Algunas fotos para ilustrar el post sobre el apartamentito de la calle San Luís. Están escaneadas desde copias muy chiquititas, por eso les falta un poco de calidad, pero creo que se aprecian alguna de las cosas de las que hablaba... 

Revelando fotos sobre el comodín.
El aparador monstruoso.
El plástico negro sobre la ventana del dormitorio, y la supercama.
Vistas a la iglesia de San Marcos...
En el salón, con Edu, metiéndonos cervezas antes de salir al Ánima y a la Imperdible.
La cortina de la ducha pintada con animales. Me vais a hacer el favor de mirar la cortina, y no mi trasero. Gracias.
Daba cursos de colorear fotografías en el salón.
¡A veces sí me arreglaba para salir!

• [Datos proporcionados]:
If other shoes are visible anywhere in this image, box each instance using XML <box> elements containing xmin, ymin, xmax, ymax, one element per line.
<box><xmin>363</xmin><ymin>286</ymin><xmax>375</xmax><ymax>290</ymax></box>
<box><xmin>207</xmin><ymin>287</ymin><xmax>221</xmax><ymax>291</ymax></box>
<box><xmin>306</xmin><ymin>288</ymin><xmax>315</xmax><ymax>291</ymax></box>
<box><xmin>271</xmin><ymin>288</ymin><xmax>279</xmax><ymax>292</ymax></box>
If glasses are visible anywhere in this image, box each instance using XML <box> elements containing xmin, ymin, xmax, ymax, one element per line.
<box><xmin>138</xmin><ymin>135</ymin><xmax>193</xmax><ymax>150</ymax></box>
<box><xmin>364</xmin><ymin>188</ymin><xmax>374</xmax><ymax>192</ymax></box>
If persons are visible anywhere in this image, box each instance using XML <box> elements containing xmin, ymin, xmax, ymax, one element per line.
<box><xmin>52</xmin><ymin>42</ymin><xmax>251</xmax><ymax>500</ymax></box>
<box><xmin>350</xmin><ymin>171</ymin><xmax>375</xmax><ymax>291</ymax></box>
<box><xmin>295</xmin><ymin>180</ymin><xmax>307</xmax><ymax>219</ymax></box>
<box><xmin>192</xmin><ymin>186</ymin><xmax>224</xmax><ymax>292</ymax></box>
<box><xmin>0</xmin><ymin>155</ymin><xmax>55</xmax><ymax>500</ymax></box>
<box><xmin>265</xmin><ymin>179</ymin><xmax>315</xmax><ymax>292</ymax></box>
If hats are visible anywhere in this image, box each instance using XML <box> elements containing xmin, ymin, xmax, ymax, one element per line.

• [Objetivo 1]: ¿Qué nombres propios aparecen en el texto sobre el apartamento de la calle San Luís? Enuméralos todos.
• [Objetivo 2]: Copia sin cambios un fragmento del texto sobre el apartamento: empieza en las palabras "Revelando fotos sobre" y detente después de "mi trasero. Gracias.".

• [Respuesta final 1]:
- San Luís
- San Marcos
- Edu
- Ánima
- Imperdible

• [Respuesta final 2]:
Revelando fotos sobre el comodín.
El aparador monstruoso.
El plástico negro sobre la ventana del dormitorio, y la supercama.
Vistas a la iglesia de San Marcos...
En el salón, con Edu, metiéndonos cervezas antes de salir al Ánima y a la Imperdible.
La cortina de la ducha pintada con animales. Me vais a hacer el favor de mirar la cortina, y no mi trasero. Gracias.